“This will be blunt:” read the subject line of an e-mail from “Joe Biden.” And it certainly lived up to its advanced billing. “This isn’t hyperbole or exaggeration,” wrote the man who knows the difference between the two. “If we don’t win this election, it will be because we didn’t close the spending gap when we could.” Yes, it was a blunt appeal for money as the clock ticks towards the latest filing deadline. But there was something else in the e-mail that took me surprise and pleasantly I might add.
Continuing his appeal, the vice president notes that voters have a choice between “two very different men.” Then he illustrated his point.
And the only way someone like Mitt Romney — who’s asking Americans to put him in charge of their taxes while refusing to come clean about his own, who wants to repeal Obamacare, end Medicare as we know it and give more tax breaks to billionaires who don’t need them — defeats someone like Barack Obama, is if the other side spends us into oblivion.
That’s right, Biden used term “Obamacare.” The term is hated by many Democrats and progressives because of the way it has been spit out as a pejorative ever since President Obama started the political bruising effort to get the Affordable Care Act passed. Since March, the reelection effort has tried to take the sting out of the term.
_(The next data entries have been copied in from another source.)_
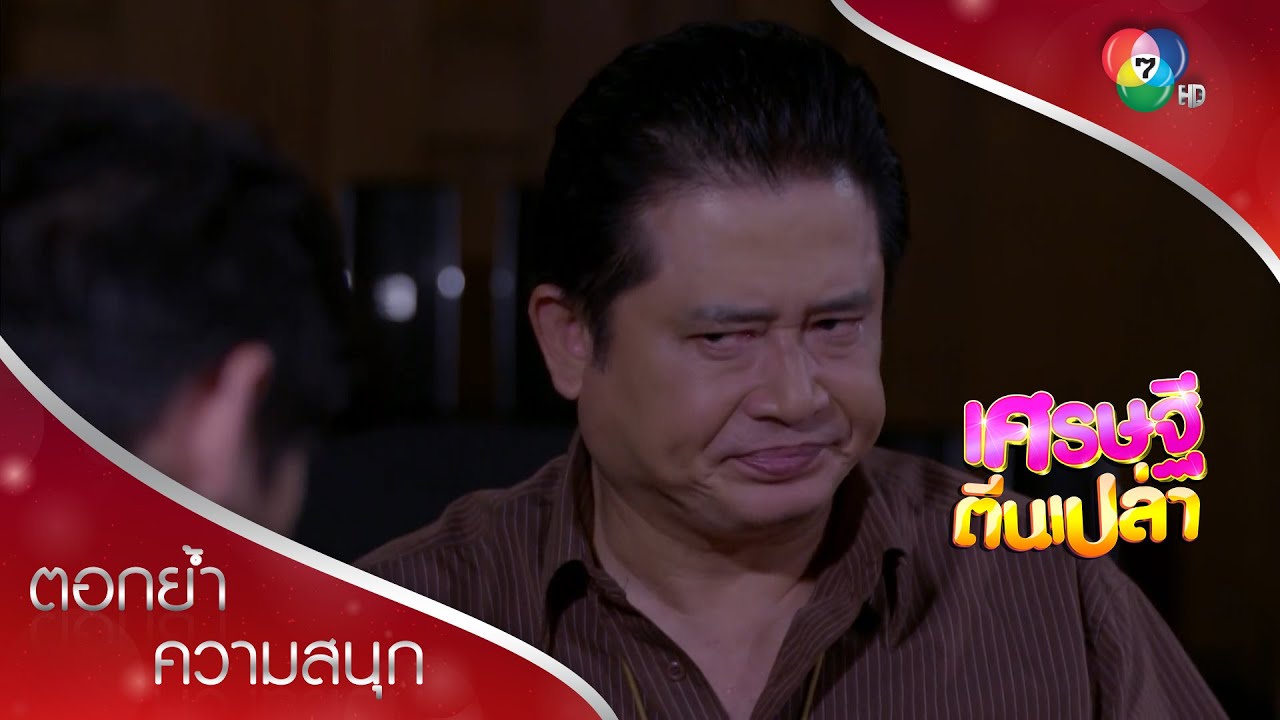 พ่อฮ้งเขม่นด็อกหนักมาก โทษฐานทำตัวกลมกลืนเกินไป! | ตอกย้ำความสนุก เศรษฐีตีนเปล่า EP.7 | Ch7HD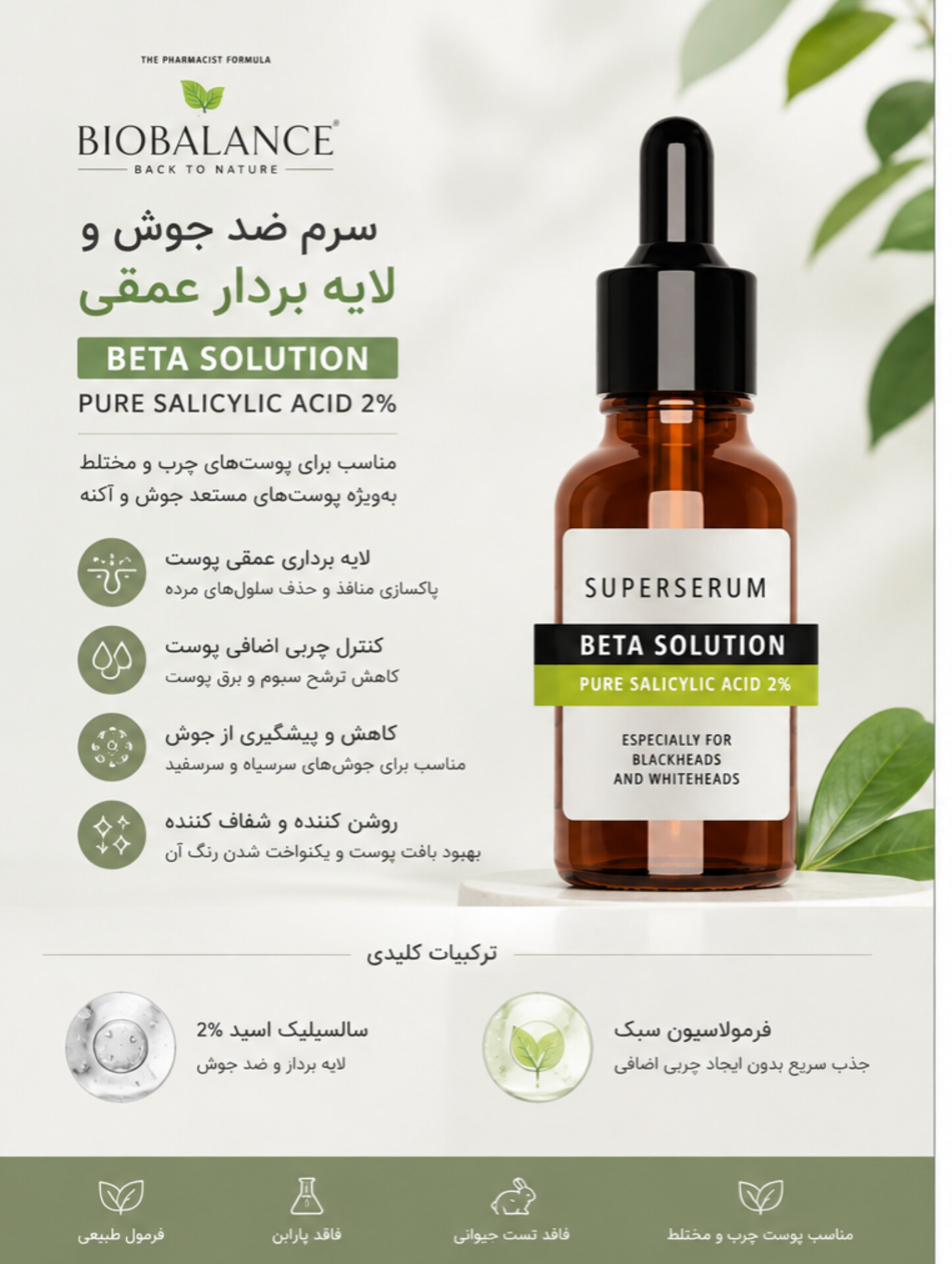 سرم ضدجوش سالیسیلیک اسید بیوبالانس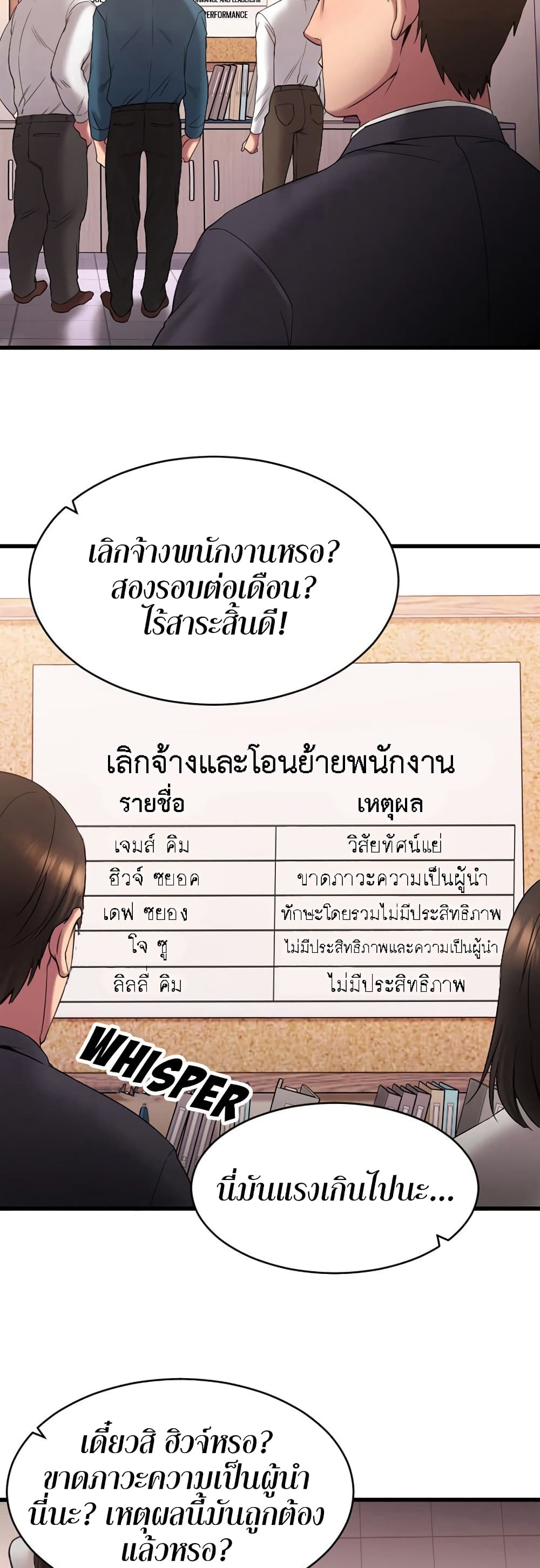 Food Chain – Food Chain – ตอนที่ 5 หน้า 4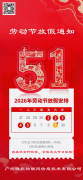 2026年五一劳动节放假通知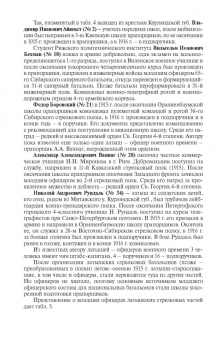 Арент, Бартеле, Григаравичюте: Россия и Балтия. Выпуск 8. Новый мир на развалинах империи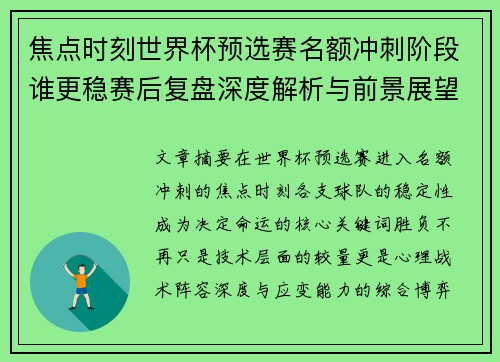 焦点时刻世界杯预选赛名额冲刺阶段谁更稳赛后复盘深度解析与前景展望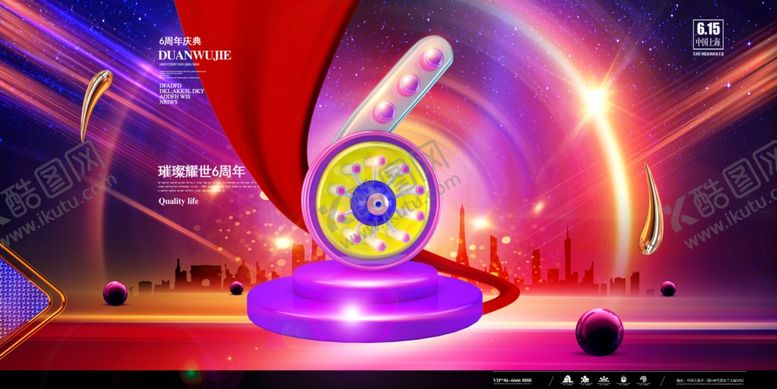 编号：21011010290953259086【酷图网】源文件下载-周年庆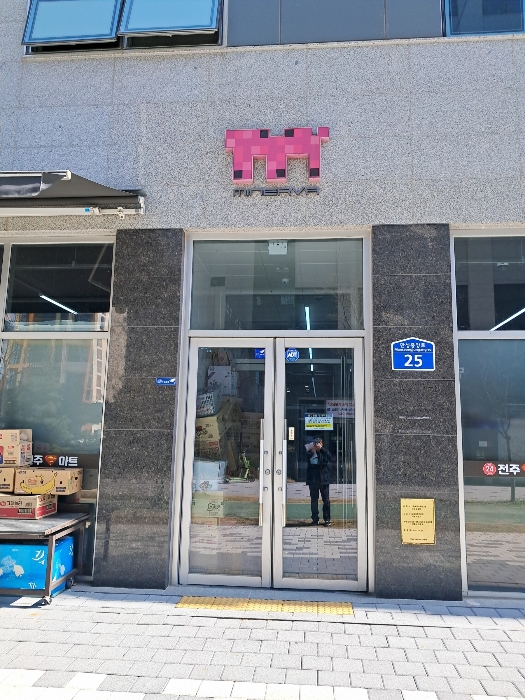 미네르바빌딩 측면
But I’ve been advocating since Feb. 2011 for folks to embrace “Obamacare.” It stemmed from a comment made on “Morning Joe” by host Joe Scarborough.
“If you’re so proud of [the health-care law],” Scarborough asked, “then why are you ashamed to be attached to it?” I said then and still say that he had a good point. It’s by no means perfect. But what we are calling “Obamacare” has been a long-sought goal of the Democratic Party for decades. You don’t hear Republicans squawking about the sound of “Reaganomics.” So, get over your discomfort with the term “Obamacare.” If Obama and Biden have no problem embracing it why should you?